Nachhaltige finanzpolitische Strategie

Um die Wohnattraktivität der Stadt weiter zu verbessern, will der Gemeinderat den Steuerfuss für natürliche Personen in den kommenden sechs Jahren auf den kantonalen Durchschnitt (aktuell: 118%) senken. Diese Steuerausfälle und die mit den Massnahmen verbundenen Investitionen im Umfang von 10 Millionen Franken im Zeitraum von 10 Jahren will der Gemeinderat durch Bevölkerungswachstum und Sparmassnahmen refinanzieren. Bei der Wirtschaftsförderung soll die einzelbetriebliche Förderung auf Startups fokussiert und damit reduziert werden. Mit der Einführung von Betreuungsgutschriften und der Verselbständigung von Kindertagesstätten will die Stadt eine effizientere Kinderbetreuung ermöglichen. Bei der Verwaltung und den Schulen werden Effizienzpotenziale, idealerweise an einem konzentrierten Standort, ausgeschöpft. Mit der Umsetzung des Behindertengleichstellunggesetzes und dem damit verbundenen Ausbau der Bushaltestellen wird die Notwendigkeit einzelner Haltestellen überprüt („Konzentration ÖV-Angebot“).
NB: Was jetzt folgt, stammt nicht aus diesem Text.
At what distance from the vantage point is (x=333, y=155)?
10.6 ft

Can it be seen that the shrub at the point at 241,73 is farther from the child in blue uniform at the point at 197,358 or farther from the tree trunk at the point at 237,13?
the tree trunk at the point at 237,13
Übergreifende Begleitmassnahmen

Begleitet werden die Aktivitäten im Bereich Wohnstandort, Wirtschaftsstandort und Finanzpolitik durch drei übergreifende Massnahmen: Die Task Force „Soziales“ wird ab 2020 wiederbelebt und die Positionierung der Stadt wird auf den Schwerpunkt „Leben und Wohnen“ ausgerichtet. Im Lauf der Legislatur evaluiert die Stadt zudem ein Leuchtturmprojekt, mit dem die positive Standortentwicklung symbolisch und innovativ inszeniert und ein weiterer Anziehungspunkt geschaffen wird. Im Lauf der Projektarbeiten wird die Verwaltung die Umsetzungskosten den zuständigen Organen zur Genehmigung vorlegen. Die Wirkung der Strategie beziehungsweise das Controlling unterbreitet die Stadt jeweils im Mai dem Gemeinderat. Der bisherige Businessplan wird mit dem Kompass abgelöst.